Monday, July 16, 2007

Don't Count Out Mr. Misunderestimated

I wanted to write this column last week, but I couldn't take the heat. Bill Kristol said it better and wiser than I ever could, and he has a spine. "Why Bush Will Be A Winner."

Tax Cuts
Beating the goals on lowered deficit
Prescription Health Care
No Child Left Behind
No attacks on American soil since 9/11
Korea dismantling nuclear plant
Lybia joins the civilized world
US friendly governments in Germany and France
We will win in Iraq ... by Spring
Next President a Republican WITH coattails.
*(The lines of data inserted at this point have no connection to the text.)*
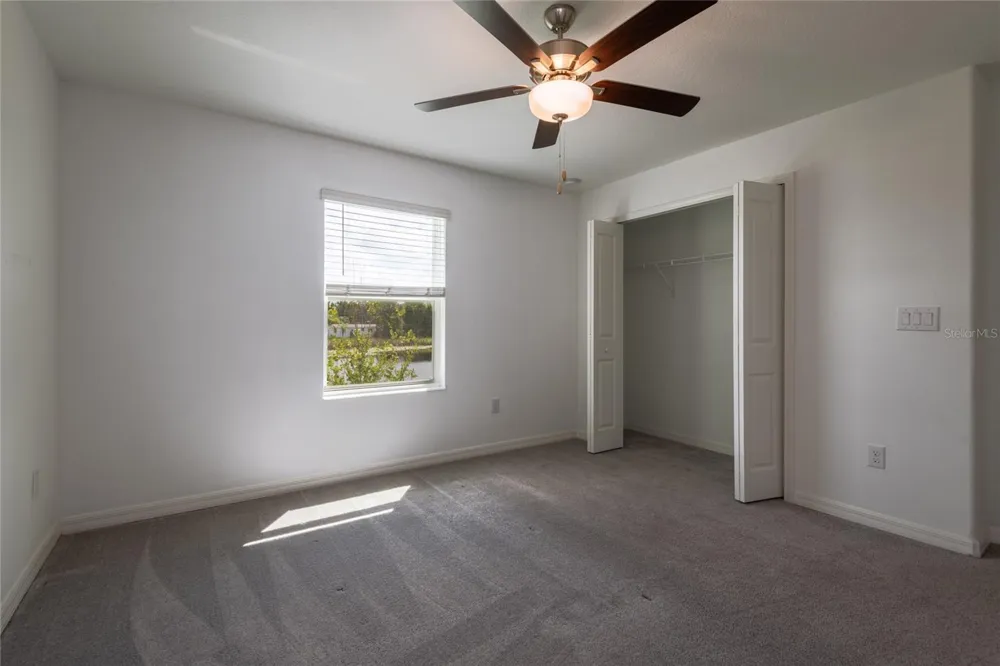 6262 SHINER STREET Land O Lakes, FL 34638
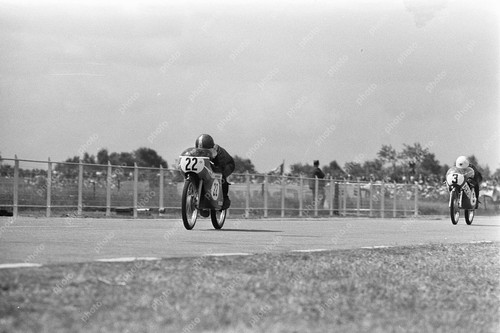 Australian motorcycle great - australian,
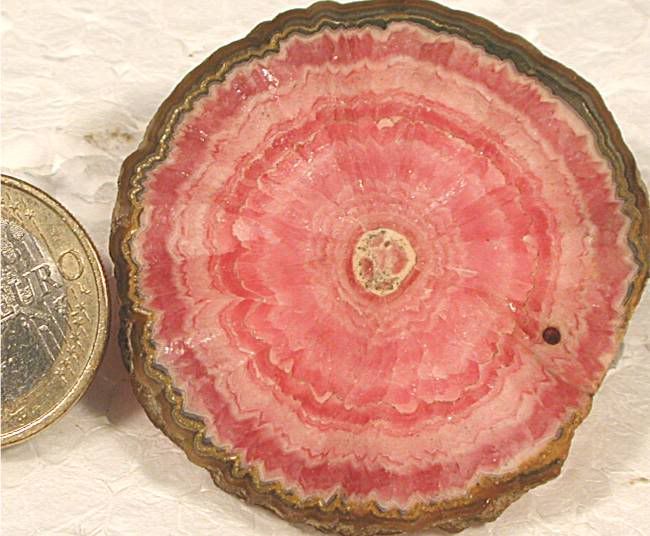 RhodochrositSchnitt.jpg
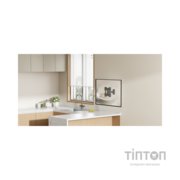 Кронштейн Kivi Motion-221S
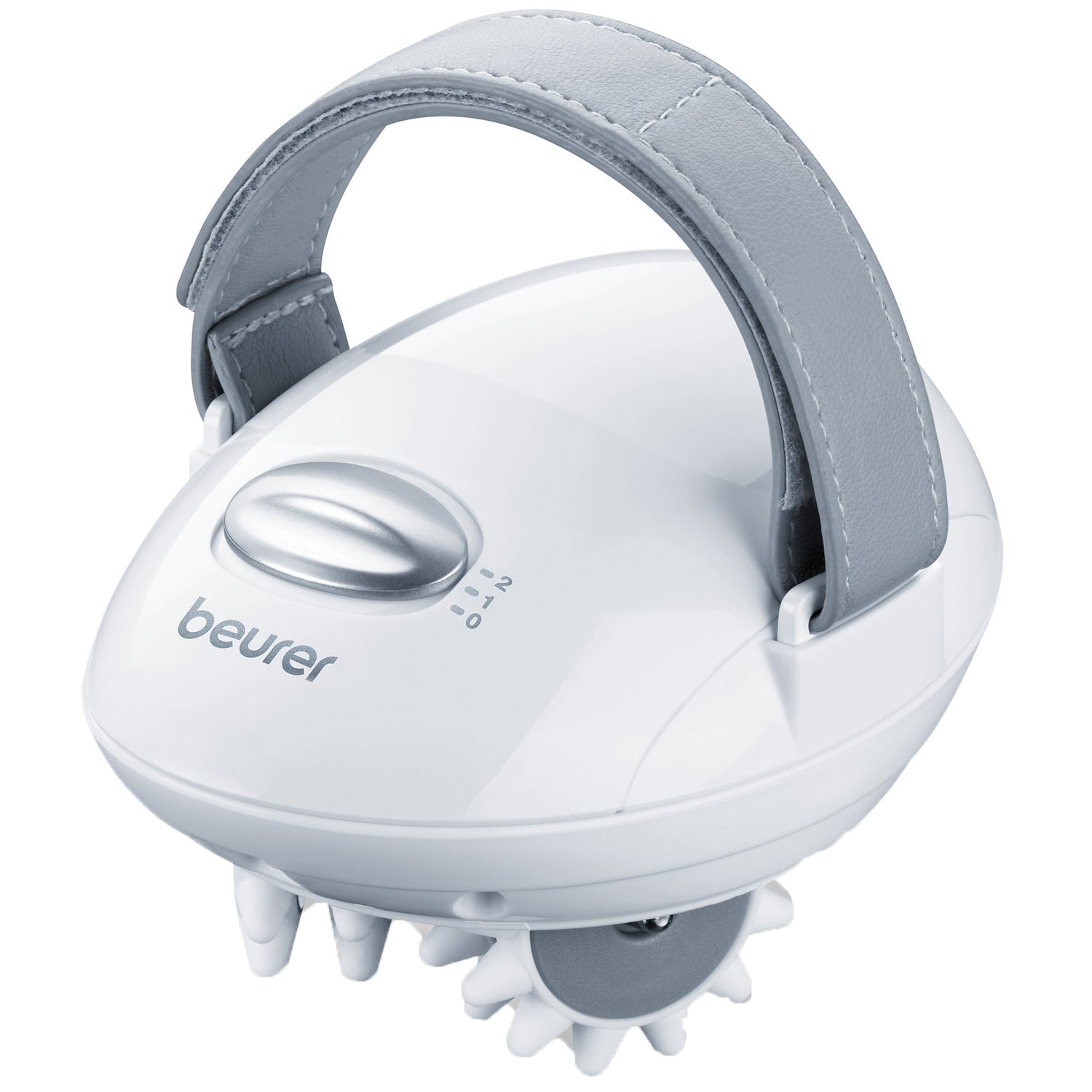 Massage Cellulite CM50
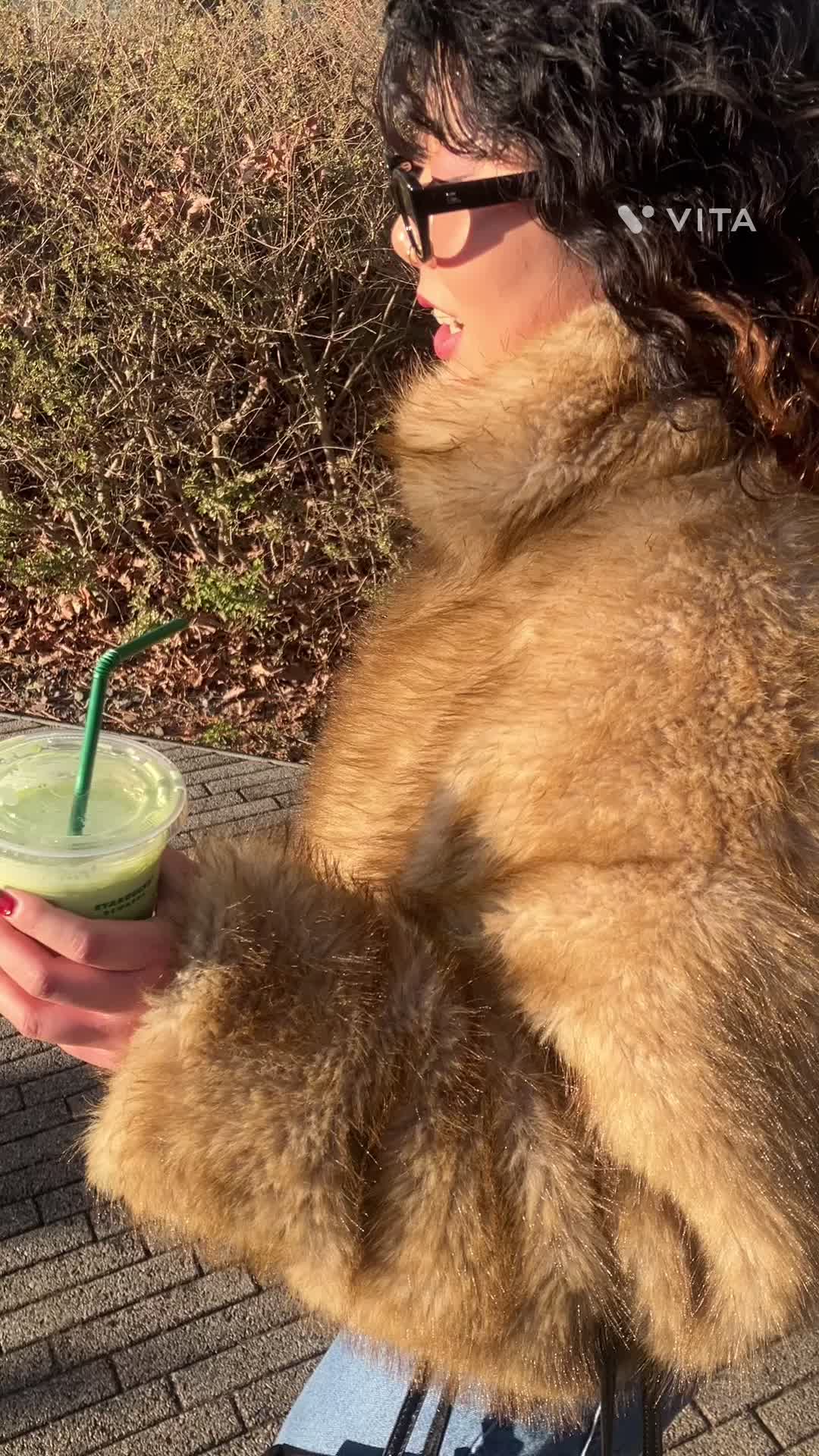 @^_^
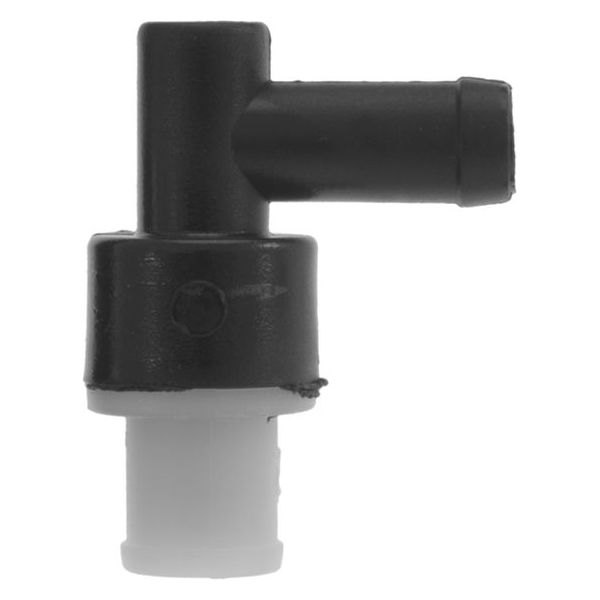 TruParts® - PCV Valve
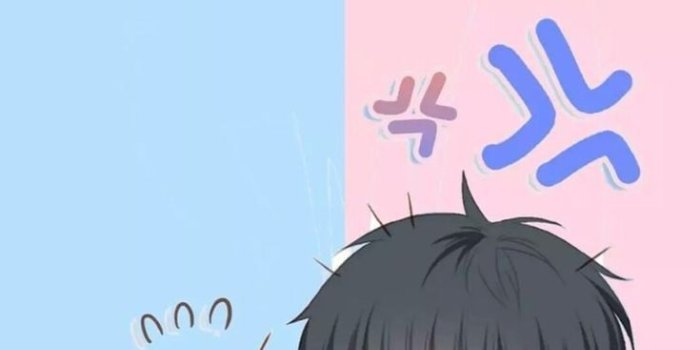 735x1267 74006815 Hạ Vũ on • 怦然心动 - Con tim rung động • in 2019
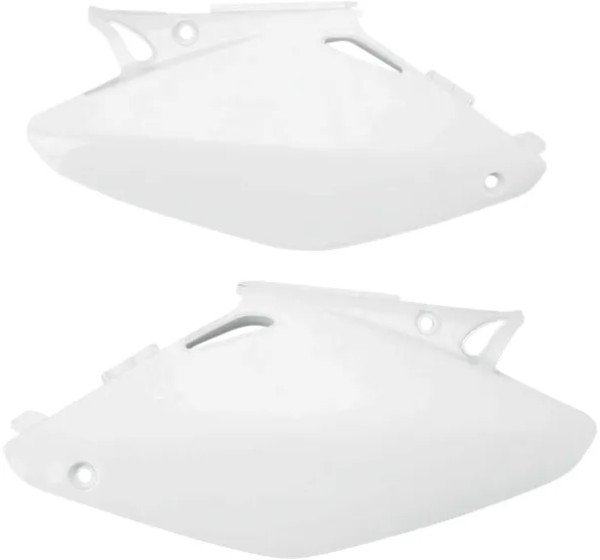 UFO Karosserieteile & Schutzbleche für HONDA CR 125 R 2002-2004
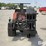 2001-ditch-witch-410sxd-image-6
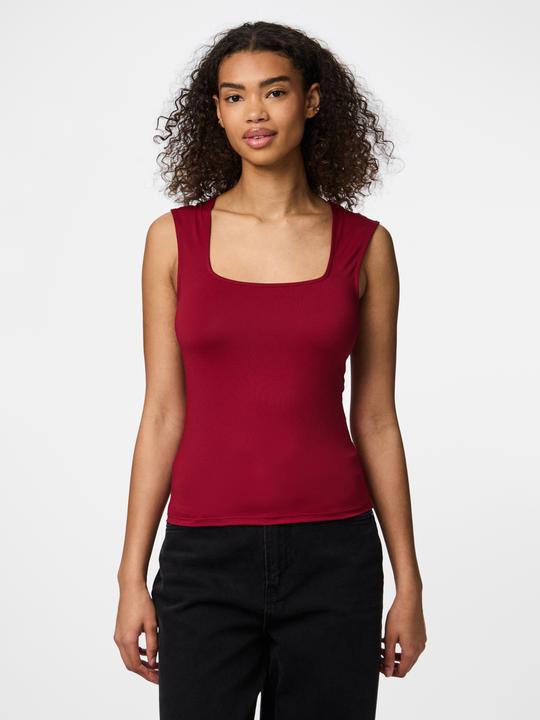 Produktbild Pieces PCFYLLA Top (XS)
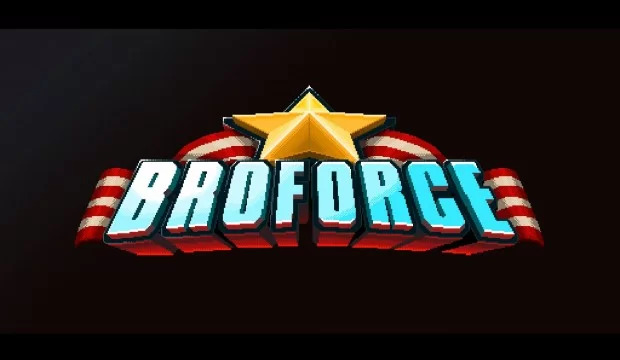 Broforce_logo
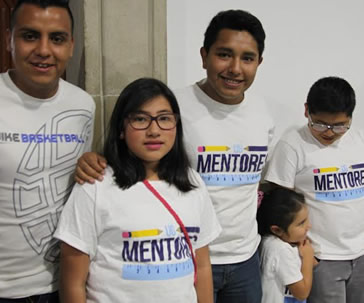 mentores-ug-febrero-2017-universidad-guanajuato-ug-ugto-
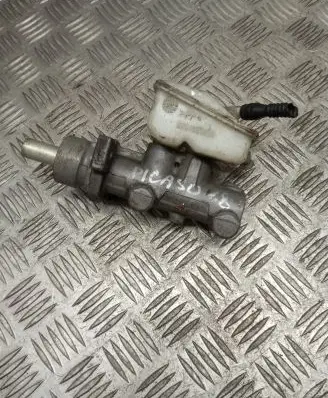 Citroen Xsara Picasso Master brake cylinder 0204021680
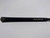 Aldila Rogue 130 MSI 60g Tour Stiff Graphite Driver Shaft 44.25"-Callaway, 7 of 12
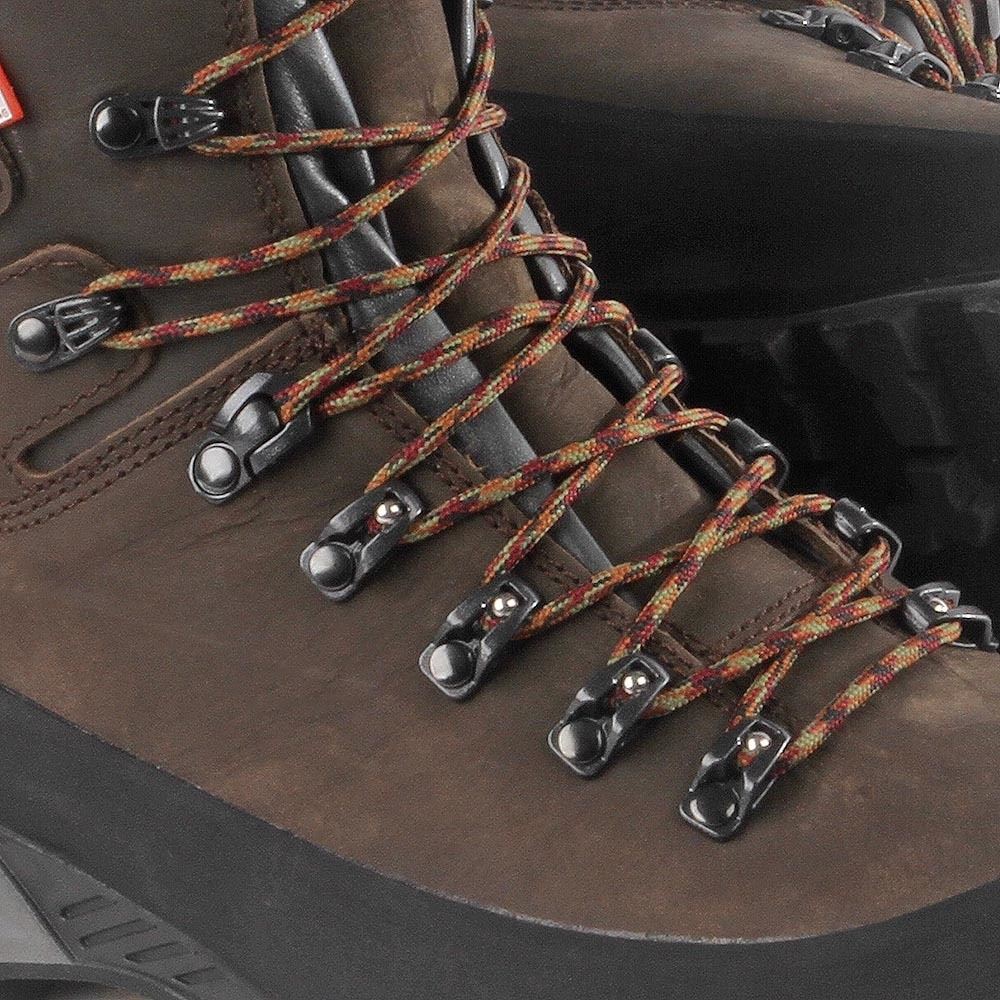 Schnee s Granite II Mountain Boots (Gift Certificate) Schnee s Granite II Mountain Boots (Gift Certificate)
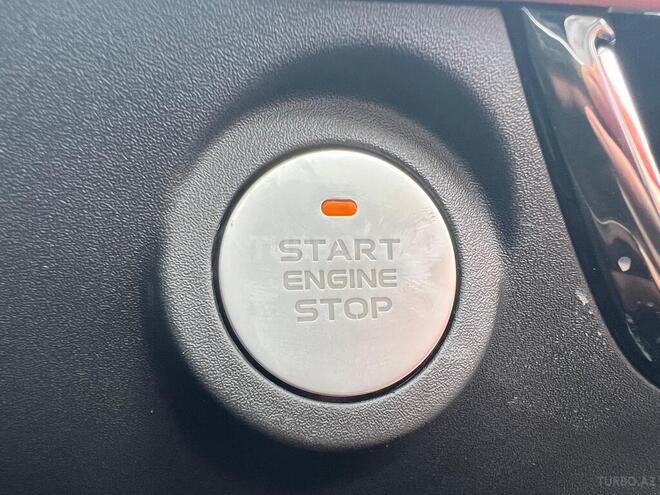Changan Oshan X5 Plus-17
That's my list, which has a few more items than Bills.

Sunday, July 15, 2007

Planning the Senior Years

"Aim at nothing, and you are very likely to hit it," or words very nearly like that set the stage for a class in leadership training I offered at my church years ago. Part of this course laid out a method for setting goals, including deciding about certain things you would desire to happen in the next ten years. "But if you aim for the stars and only hit the Moon, you will have likely been more fulfilled and successful during those ten years," would have been the follow-on line.

One of the older gentlemen in the group (I think he was around my current age at the time), came up to me afterward and asked: "Why should I be setting 10 years goals? I probably won't even be around in 10 years." Twelve years later I reminded him of that conversation.

I have always been a goal setter and a long ranger thinker. Nothing to be proud of, since it seems to have been born in. However, a few changes in my life gave me a jolt. I have neglected this discipline for a long time, and have been coasting a bit ... Ok, a lot. And while it is true that very few people actually sit down and consider their goals, I'm going to surmise (no survey results on this subject) that folks 50 and older are the least likely among adults to do so.

How crazy is that? A twenty-something has 60 years to screw things up and still have the time and opportunity to take several other bights at the apple. Second careers are almost normal today. Back to school in your forties is almost a cliche. But a fifty something is potentially down to 15 or 20 years of active living where most choices are still available (major league ballplayer is probably out.) Every day wasted would be like a week wasted for a young person.

It really hit home with me when I was contemplating the financial side of my future. Because of some unusual ways that my life has unfolded, our family has very little savings compared to our income. To make things more interesting, at age 59 I have one child starting college this year, and one who will start the year I turn 65. Our pretty decent income is well spent every month, so any increase in savings now without a serious increase in income, would mean a decrease in lifestyle.

So the choice might become a decrease in lifestyle during my 60's and my wife's 50's, so we can enjoy a better lifestyle 10 or more years from now. Hmmmm. Not an easy choice, but is it make a choice or to just wing it?!

Multiply that choice by decisions about: where to live, where to travel, how to contribute back into the community, how much time with kids and grandkids, should my spouse or I work, what legacy will we have, and what do we do with the body?

It might seem like my situation is unique. But suppose you have $1,000,000 bucks in your 401k, the house is paid for, retirement is already at hand, and the kids are all married and on their own. Does that change the need to set goals? You could still end up looking back 10 years from now and wonder at the wasted time watching TV, sleeping, or even golfing. You could easily ask yourself at age 70, why didn't I get to know my grandson when he was a kid. Now he's 15 and grandpa is not a major concern in his life.